В отсутствие Сьюзан мы с Рози, ничего не обсуждая и ни о чем не договариваясь, снова вошли в прежний ритм. Что-то между нами изменилось, это правда, но я чувствовала, что это хорошие изменения. Словно Сьюзан вклинилась между нами, протиснулась, чтобы выбить для себя маленькую нишу в нашей паре, а потом, исчезнув, оставила это пространство пустым. И теперь мы могли двигаться свободнее.

– Не думаю, что от пончиков может тошнить, – ответила Рози, набирая что-то на клавиатуре. – Ладно, попробую туда устроиться.

– Давай, удачи. Но серьезно. Сьюз. Гуиллим-Хаус. Ничего, если я поеду без тебя? Разве вместе будет не лучше?

– Думаю, если бы она считала, что так будет лучше, то попросила бы нас обеих.

Рози, не отрываясь, смотрела на экран ноутбука.

– Но она не попросила, и ничего страшного. Я рада, что ты поедешь.

– Я собираюсь привезти ей подарки. Что мне взять?

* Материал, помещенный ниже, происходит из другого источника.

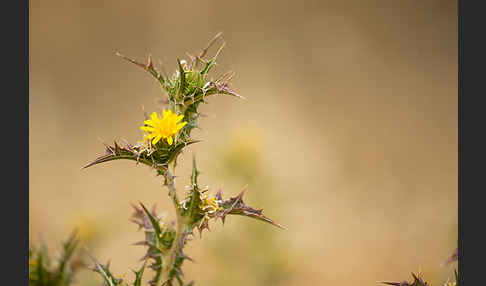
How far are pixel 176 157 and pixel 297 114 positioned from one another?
2949 millimetres

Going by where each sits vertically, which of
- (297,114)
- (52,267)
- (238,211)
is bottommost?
(52,267)

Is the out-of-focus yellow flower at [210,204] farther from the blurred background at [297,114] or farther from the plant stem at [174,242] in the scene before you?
the blurred background at [297,114]

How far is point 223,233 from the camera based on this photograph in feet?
6.85

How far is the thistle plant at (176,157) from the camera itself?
2.19ft

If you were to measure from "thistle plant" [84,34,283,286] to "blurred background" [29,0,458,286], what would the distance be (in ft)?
5.33

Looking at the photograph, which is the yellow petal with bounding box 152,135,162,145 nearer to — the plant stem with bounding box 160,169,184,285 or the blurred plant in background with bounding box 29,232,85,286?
the plant stem with bounding box 160,169,184,285

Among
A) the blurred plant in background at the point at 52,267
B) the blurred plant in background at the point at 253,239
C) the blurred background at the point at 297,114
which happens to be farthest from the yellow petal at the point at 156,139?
the blurred background at the point at 297,114

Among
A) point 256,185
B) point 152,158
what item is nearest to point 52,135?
point 256,185

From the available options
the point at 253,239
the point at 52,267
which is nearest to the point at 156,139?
the point at 52,267

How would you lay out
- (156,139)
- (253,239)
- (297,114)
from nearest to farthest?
(156,139), (253,239), (297,114)

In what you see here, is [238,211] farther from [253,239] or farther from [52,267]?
[253,239]

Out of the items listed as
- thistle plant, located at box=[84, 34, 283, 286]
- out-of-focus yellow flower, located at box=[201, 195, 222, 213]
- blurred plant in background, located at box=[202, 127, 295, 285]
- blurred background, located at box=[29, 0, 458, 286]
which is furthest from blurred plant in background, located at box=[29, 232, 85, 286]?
blurred background, located at box=[29, 0, 458, 286]

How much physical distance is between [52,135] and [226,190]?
1.54 metres

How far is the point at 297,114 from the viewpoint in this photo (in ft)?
11.8
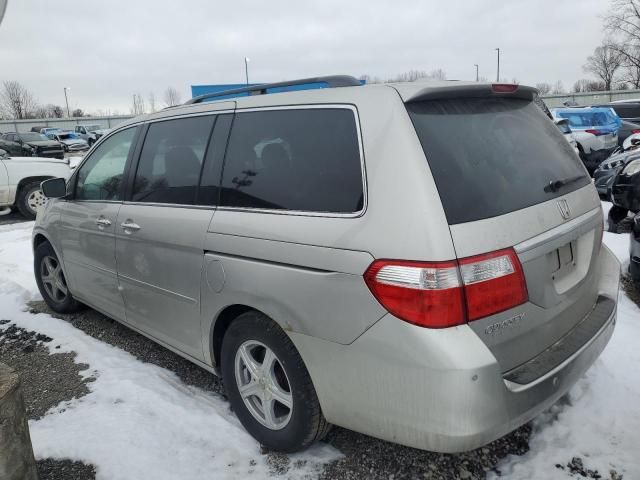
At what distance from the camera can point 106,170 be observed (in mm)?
3822

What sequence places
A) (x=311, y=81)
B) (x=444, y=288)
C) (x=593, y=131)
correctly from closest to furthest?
(x=444, y=288), (x=311, y=81), (x=593, y=131)

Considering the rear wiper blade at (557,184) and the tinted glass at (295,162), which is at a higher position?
the tinted glass at (295,162)

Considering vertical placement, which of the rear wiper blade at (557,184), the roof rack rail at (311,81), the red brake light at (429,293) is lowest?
the red brake light at (429,293)

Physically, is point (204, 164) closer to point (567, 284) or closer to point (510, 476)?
point (567, 284)

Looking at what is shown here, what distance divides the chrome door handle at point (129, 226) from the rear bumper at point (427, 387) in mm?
1647

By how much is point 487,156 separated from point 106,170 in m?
2.90

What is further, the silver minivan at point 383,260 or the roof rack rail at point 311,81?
the roof rack rail at point 311,81

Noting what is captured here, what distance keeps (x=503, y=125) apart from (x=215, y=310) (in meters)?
1.74

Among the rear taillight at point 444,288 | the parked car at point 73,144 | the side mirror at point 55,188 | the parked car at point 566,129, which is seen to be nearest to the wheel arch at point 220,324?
the rear taillight at point 444,288

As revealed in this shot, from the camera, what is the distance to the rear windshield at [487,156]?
1.99m

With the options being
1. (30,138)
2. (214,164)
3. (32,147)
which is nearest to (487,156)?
(214,164)

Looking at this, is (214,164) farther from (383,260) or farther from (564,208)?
(564,208)

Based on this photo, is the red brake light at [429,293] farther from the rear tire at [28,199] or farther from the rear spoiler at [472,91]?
the rear tire at [28,199]

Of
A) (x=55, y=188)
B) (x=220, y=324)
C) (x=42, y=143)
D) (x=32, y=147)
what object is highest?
→ (x=42, y=143)
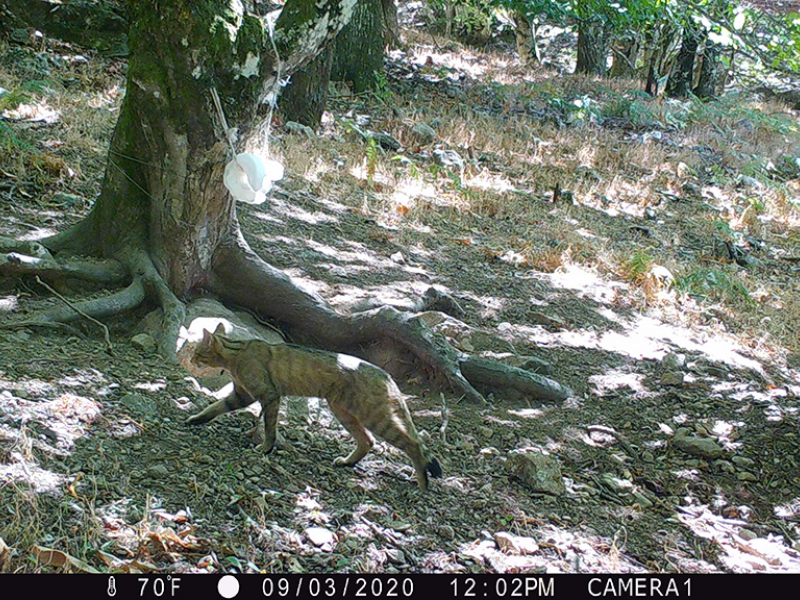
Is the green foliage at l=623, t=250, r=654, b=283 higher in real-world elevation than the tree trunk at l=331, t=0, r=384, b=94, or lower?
lower

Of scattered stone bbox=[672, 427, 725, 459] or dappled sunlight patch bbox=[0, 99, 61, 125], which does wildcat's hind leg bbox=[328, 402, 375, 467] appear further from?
dappled sunlight patch bbox=[0, 99, 61, 125]

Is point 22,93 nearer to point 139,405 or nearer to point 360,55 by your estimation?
point 360,55

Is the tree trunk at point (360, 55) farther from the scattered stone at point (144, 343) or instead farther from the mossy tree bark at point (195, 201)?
the scattered stone at point (144, 343)

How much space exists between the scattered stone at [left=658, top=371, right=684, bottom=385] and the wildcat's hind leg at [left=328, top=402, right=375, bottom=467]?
2.80 metres

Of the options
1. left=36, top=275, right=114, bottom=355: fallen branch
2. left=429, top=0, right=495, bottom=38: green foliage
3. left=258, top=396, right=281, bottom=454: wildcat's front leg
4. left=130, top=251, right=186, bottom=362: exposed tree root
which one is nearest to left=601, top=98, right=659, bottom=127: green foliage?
left=429, top=0, right=495, bottom=38: green foliage

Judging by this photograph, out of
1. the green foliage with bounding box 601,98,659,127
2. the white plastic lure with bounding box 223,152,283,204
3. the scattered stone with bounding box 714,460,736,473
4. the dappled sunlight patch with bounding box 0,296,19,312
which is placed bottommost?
the scattered stone with bounding box 714,460,736,473

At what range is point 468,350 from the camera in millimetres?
6617

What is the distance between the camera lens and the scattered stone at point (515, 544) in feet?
12.7

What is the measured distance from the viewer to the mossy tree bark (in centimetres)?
527

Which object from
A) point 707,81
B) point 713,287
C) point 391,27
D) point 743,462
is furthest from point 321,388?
point 707,81

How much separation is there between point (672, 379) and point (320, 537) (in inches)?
140
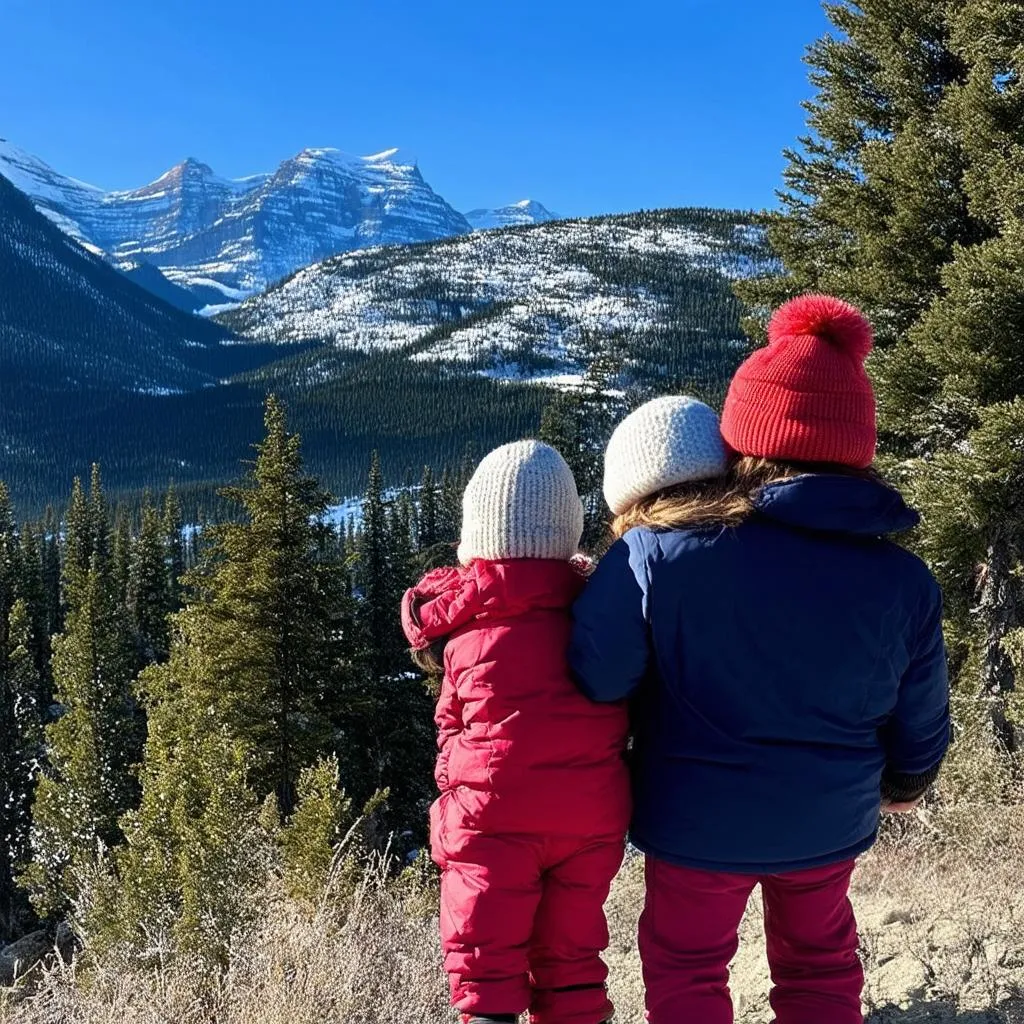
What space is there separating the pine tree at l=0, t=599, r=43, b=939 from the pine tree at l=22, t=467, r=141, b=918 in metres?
0.99

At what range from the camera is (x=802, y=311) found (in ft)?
8.12

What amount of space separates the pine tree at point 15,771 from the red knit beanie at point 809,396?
28.2 metres

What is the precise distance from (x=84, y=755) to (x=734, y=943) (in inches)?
1008

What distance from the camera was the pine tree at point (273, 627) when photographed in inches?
563

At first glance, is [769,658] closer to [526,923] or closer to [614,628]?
[614,628]

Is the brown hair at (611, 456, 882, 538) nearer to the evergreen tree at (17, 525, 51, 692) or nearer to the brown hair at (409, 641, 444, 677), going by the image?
the brown hair at (409, 641, 444, 677)

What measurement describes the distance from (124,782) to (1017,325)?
1030 inches

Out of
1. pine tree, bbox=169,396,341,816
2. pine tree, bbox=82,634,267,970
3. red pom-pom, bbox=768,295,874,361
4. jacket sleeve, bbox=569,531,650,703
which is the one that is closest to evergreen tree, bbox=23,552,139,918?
pine tree, bbox=82,634,267,970

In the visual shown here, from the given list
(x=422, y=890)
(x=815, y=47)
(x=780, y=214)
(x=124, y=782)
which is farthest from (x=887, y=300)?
(x=124, y=782)

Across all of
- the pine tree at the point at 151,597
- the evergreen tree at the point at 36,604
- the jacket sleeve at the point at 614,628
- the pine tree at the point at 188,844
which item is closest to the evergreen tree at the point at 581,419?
the pine tree at the point at 188,844

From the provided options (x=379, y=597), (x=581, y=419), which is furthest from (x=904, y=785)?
(x=581, y=419)

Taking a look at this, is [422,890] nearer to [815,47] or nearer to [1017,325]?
[1017,325]

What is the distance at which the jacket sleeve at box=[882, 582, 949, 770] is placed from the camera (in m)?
2.44

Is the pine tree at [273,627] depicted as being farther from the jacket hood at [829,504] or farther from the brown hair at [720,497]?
the jacket hood at [829,504]
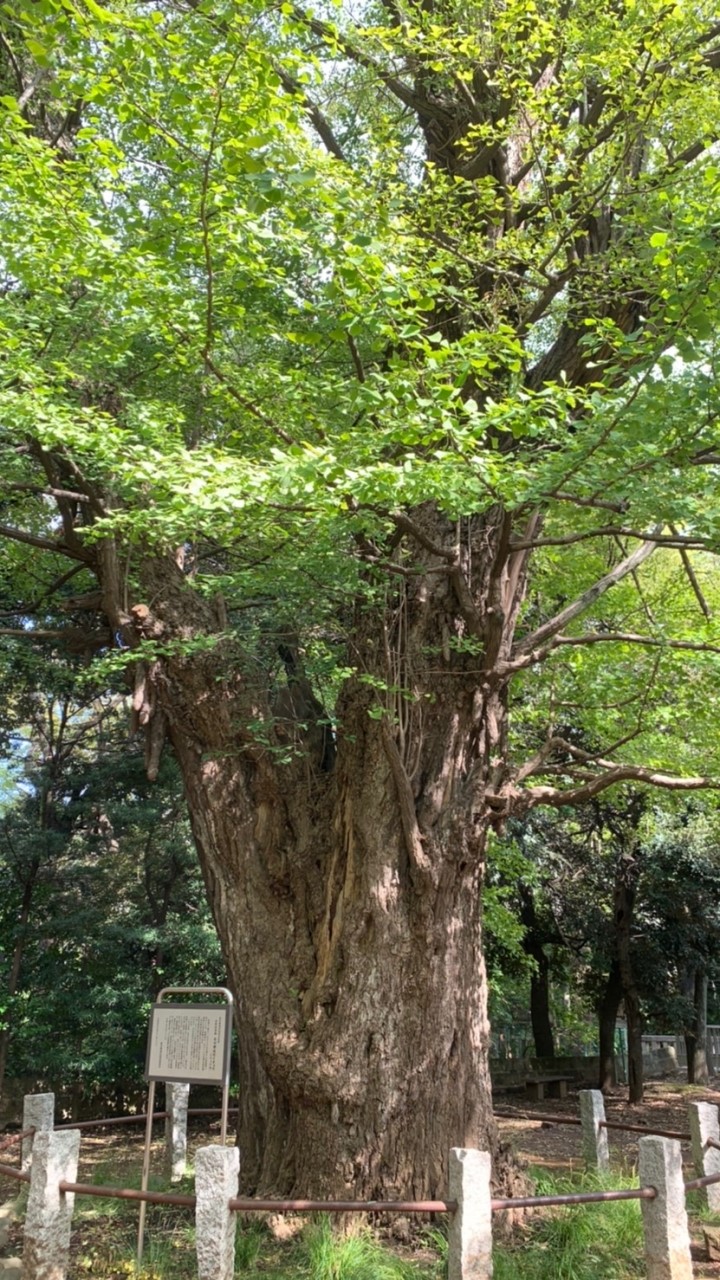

Пальцы Рози замерли, и она обернулась ко мне.

– Честно? Я думаю, одной тебя будет вполне достаточно.

Я нахмурилась.

– Что ты имеешь в виду?

– Может, на этот раз лучше без подарков. Просто съезди и посмотри, как там что.

– Но кто же откажется от подарков! – в недоумении спросила я. – Нет, ничего особенного я бы не повезла. Просто какую-нибудь мелочь от меня. От нас. Что-нибудь от нас.

– Думаю, сейчас ее это волнует меньше всего, честно говоря, – сказала Рози и вновь принялась печатать.

– Но ты же не злишься на нее, а? – рискнула я спросить.

Наверное, нелепый вопрос, да еще и столько времени прошло, но все-таки…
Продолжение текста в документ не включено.